### Task details
Repeat each record below exactly, omitting whatever pictures appear in it.

### Extracted entries
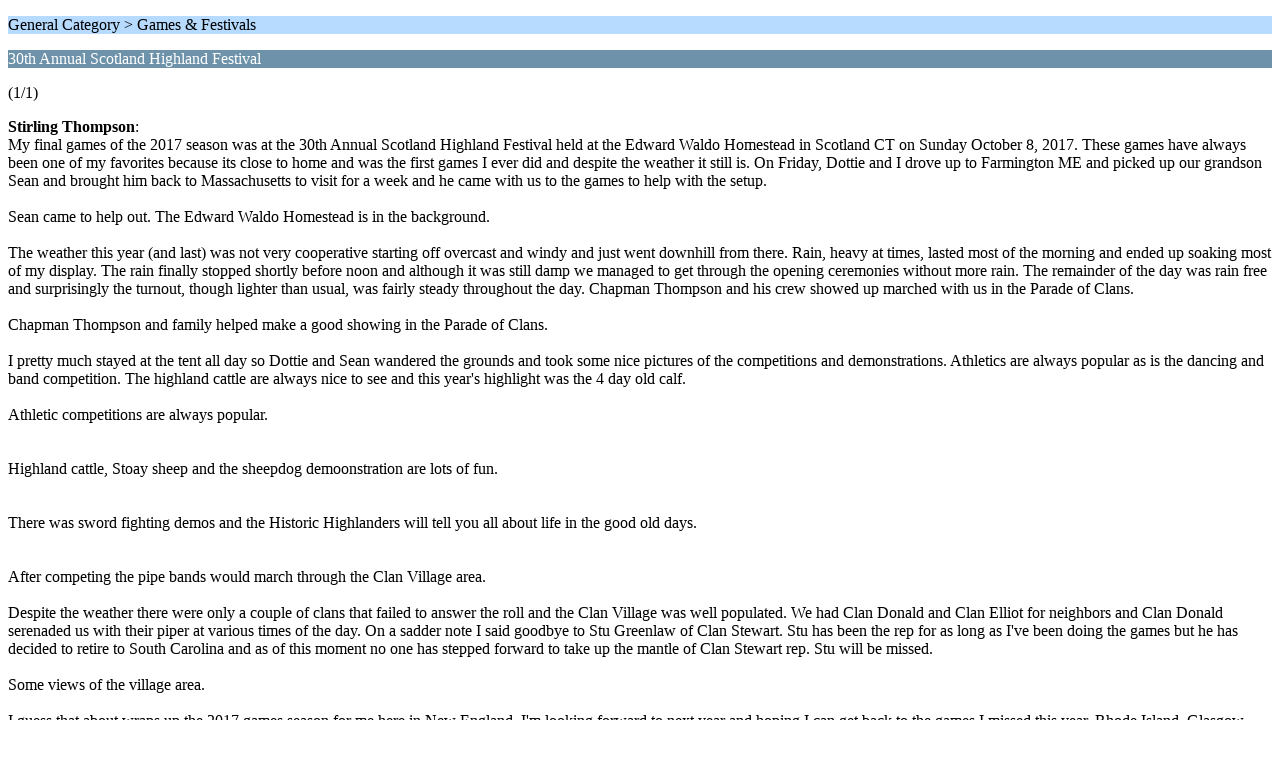

--- FILE ---
content_type: text/html; charset=ISO-8859-1
request_url: https://www.clanthompson.org/CTF/index.php?PHPSESSID=6ln1vfbofcfd3qej05n7kb8kb1&topic=857.0;wap2
body_size: 1527
content:
<?xml version="1.0" encoding="ISO-8859-1"?>
<!DOCTYPE html PUBLIC "-//WAPFORUM//DTD XHTML Mobile 1.0//EN" "http://www.wapforum.org/DTD/xhtml-mobile10.dtd">
<html xmlns="http://www.w3.org/1999/xhtml">
	<head>
		<title>30th Annual Scotland Highland Festival</title>
		<link rel="canonical" href="https://www.clanthompson.org/CTF/index.php?topic=857.0" />
		<link rel="stylesheet" href="https://www.clanthompson.org/CTF/Themes/default/css/wireless.css" type="text/css" />
	</head>
	<body>
		<p class="titlebg">General Category > Games &amp; Festivals </p>
		<p class="catbg">30th Annual Scotland Highland Festival</p>
		<p class="windowbg">(1/1)</p>
		<p class="windowbg">
			<strong>Stirling Thompson</strong>:
			<br />
			My final games of the 2017 season was at the 30th Annual Scotland Highland Festival held at the Edward Waldo Homestead in Scotland CT on Sunday October 8, 2017. These games have always been one of my favorites because its close to home and was the first games I ever did and despite the weather it still is. On Friday, Dottie and I drove up to Farmington ME and picked up our grandson Sean and brought him back to Massachusetts to visit for a week and he came with us to the games to help with the setup.<br /><br />Sean came to help out. The Edward Waldo Homestead is in the background.<br /><br />The weather this year (and last) was not very cooperative starting off overcast and windy and just went downhill from there. Rain, heavy at times, lasted most of the morning and ended up soaking most of my display. The rain finally stopped shortly before noon and although it was still damp we managed to get through the opening ceremonies without more rain. The remainder of the day was rain free and surprisingly the turnout, though lighter than usual, was fairly steady throughout the day. Chapman Thompson and his crew showed up marched with us in the Parade of Clans.<br /><br />Chapman Thompson and family helped make a good showing in the Parade of Clans.<br /><br />I pretty much stayed at the tent all day so Dottie and Sean wandered the grounds and took some nice pictures of the competitions and demonstrations. Athletics are always popular as is the dancing and band competition. The highland cattle are always nice to see and this year&#039;s highlight was the 4 day old calf.<br />  <br />Athletic competitions are always popular.<br /><br />   <br />Highland cattle, Stoay sheep and the sheepdog demoonstration are lots of fun.<br /><br />  <br />There was sword fighting demos and the Historic Highlanders will tell you all about life in the good old days.<br /><br />&nbsp; <br />After competing the pipe bands would march through the Clan Village area.<br /><br />Despite the weather there were only a couple of clans that failed to answer the roll and the Clan Village was well populated. We had Clan Donald and Clan Elliot for neighbors and Clan Donald serenaded us with their piper at various times of the day. On a sadder note I said goodbye to Stu Greenlaw of Clan Stewart. Stu has been the rep for as long as I&#039;ve been doing the games but he has decided to retire to South Carolina and as of this moment no one has stepped forward to take up the mantle of Clan Stewart rep. Stu will be missed.<br />  <br />Some views of the village area.<br /><br />I guess that about wraps up the 2017 games season for me here in New England. I&#039;m looking forward to next year and hoping I can get back to the games I missed this year, Rhode Island, Glasgow Lands and Quechee, and maybe sneak in a new one so we can get back together with Alan and Heidi. Central NY looks promising but we&#039;ll have to wait and see. Any way the rest of the pics from Scotland CT are here: https://postimg.org/gallery/1trflti0c/
		</p>
		<p class="titlebg">Navigation</p>
		<p class="windowbg">[0] <a href="https://www.clanthompson.org/CTF/index.php?PHPSESSID=6ln1vfbofcfd3qej05n7kb8kb1&amp;board=12.0;wap2" accesskey="0">Message Index</a></p>
		<a href="https://www.clanthompson.org/CTF/index.php?PHPSESSID=6ln1vfbofcfd3qej05n7kb8kb1&amp;topic=857.0;nowap" rel="nofollow">Go to full version</a>
	</body>
</html>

### Exercise solution
--- FILE ---
content_type: text/html; charset=ISO-8859-1
request_url: https://www.clanthompson.org/CTF/index.php?PHPSESSID=6ln1vfbofcfd3qej05n7kb8kb1&topic=857.0;wap2
body_size: 1527
content:
<?xml version="1.0" encoding="ISO-8859-1"?>
<!DOCTYPE html PUBLIC "-//WAPFORUM//DTD XHTML Mobile 1.0//EN" "http://www.wapforum.org/DTD/xhtml-mobile10.dtd">
<html xmlns="http://www.w3.org/1999/xhtml">
	<head>
		<title>30th Annual Scotland Highland Festival</title>
		<link rel="canonical" href="https://www.clanthompson.org/CTF/index.php?topic=857.0" />
		<link rel="stylesheet" href="https://www.clanthompson.org/CTF/Themes/default/css/wireless.css" type="text/css" />
	</head>
	<body>
		<p class="titlebg">General Category > Games &amp; Festivals </p>
		<p class="catbg">30th Annual Scotland Highland Festival</p>
		<p class="windowbg">(1/1)</p>
		<p class="windowbg">
			<strong>Stirling Thompson</strong>:
			<br />
			My final games of the 2017 season was at the 30th Annual Scotland Highland Festival held at the Edward Waldo Homestead in Scotland CT on Sunday October 8, 2017. These games have always been one of my favorites because its close to home and was the first games I ever did and despite the weather it still is. On Friday, Dottie and I drove up to Farmington ME and picked up our grandson Sean and brought him back to Massachusetts to visit for a week and he came with us to the games to help with the setup.<br /><br />Sean came to help out. The Edward Waldo Homestead is in the background.<br /><br />The weather this year (and last) was not very cooperative starting off overcast and windy and just went downhill from there. Rain, heavy at times, lasted most of the morning and ended up soaking most of my display. The rain finally stopped shortly before noon and although it was still damp we managed to get through the opening ceremonies without more rain. The remainder of the day was rain free and surprisingly the turnout, though lighter than usual, was fairly steady throughout the day. Chapman Thompson and his crew showed up marched with us in the Parade of Clans.<br /><br />Chapman Thompson and family helped make a good showing in the Parade of Clans.<br /><br />I pretty much stayed at the tent all day so Dottie and Sean wandered the grounds and took some nice pictures of the competitions and demonstrations. Athletics are always popular as is the dancing and band competition. The highland cattle are always nice to see and this year&#039;s highlight was the 4 day old calf.<br />  <br />Athletic competitions are always popular.<br /><br />   <br />Highland cattle, Stoay sheep and the sheepdog demoonstration are lots of fun.<br /><br />  <br />There was sword fighting demos and the Historic Highlanders will tell you all about life in the good old days.<br /><br />&nbsp; <br />After competing the pipe bands would march through the Clan Village area.<br /><br />Despite the weather there were only a couple of clans that failed to answer the roll and the Clan Village was well populated. We had Clan Donald and Clan Elliot for neighbors and Clan Donald serenaded us with their piper at various times of the day. On a sadder note I said goodbye to Stu Greenlaw of Clan Stewart. Stu has been the rep for as long as I&#039;ve been doing the games but he has decided to retire to South Carolina and as of this moment no one has stepped forward to take up the mantle of Clan Stewart rep. Stu will be missed.<br />  <br />Some views of the village area.<br /><br />I guess that about wraps up the 2017 games season for me here in New England. I&#039;m looking forward to next year and hoping I can get back to the games I missed this year, Rhode Island, Glasgow Lands and Quechee, and maybe sneak in a new one so we can get back together with Alan and Heidi. Central NY looks promising but we&#039;ll have to wait and see. Any way the rest of the pics from Scotland CT are here: https://postimg.org/gallery/1trflti0c/
		</p>
		<p class="titlebg">Navigation</p>
		<p class="windowbg">[0] <a href="https://www.clanthompson.org/CTF/index.php?PHPSESSID=6ln1vfbofcfd3qej05n7kb8kb1&amp;board=12.0;wap2" accesskey="0">Message Index</a></p>
		<a href="https://www.clanthompson.org/CTF/index.php?PHPSESSID=6ln1vfbofcfd3qej05n7kb8kb1&amp;topic=857.0;nowap" rel="nofollow">Go to full version</a>
	</body>
</html>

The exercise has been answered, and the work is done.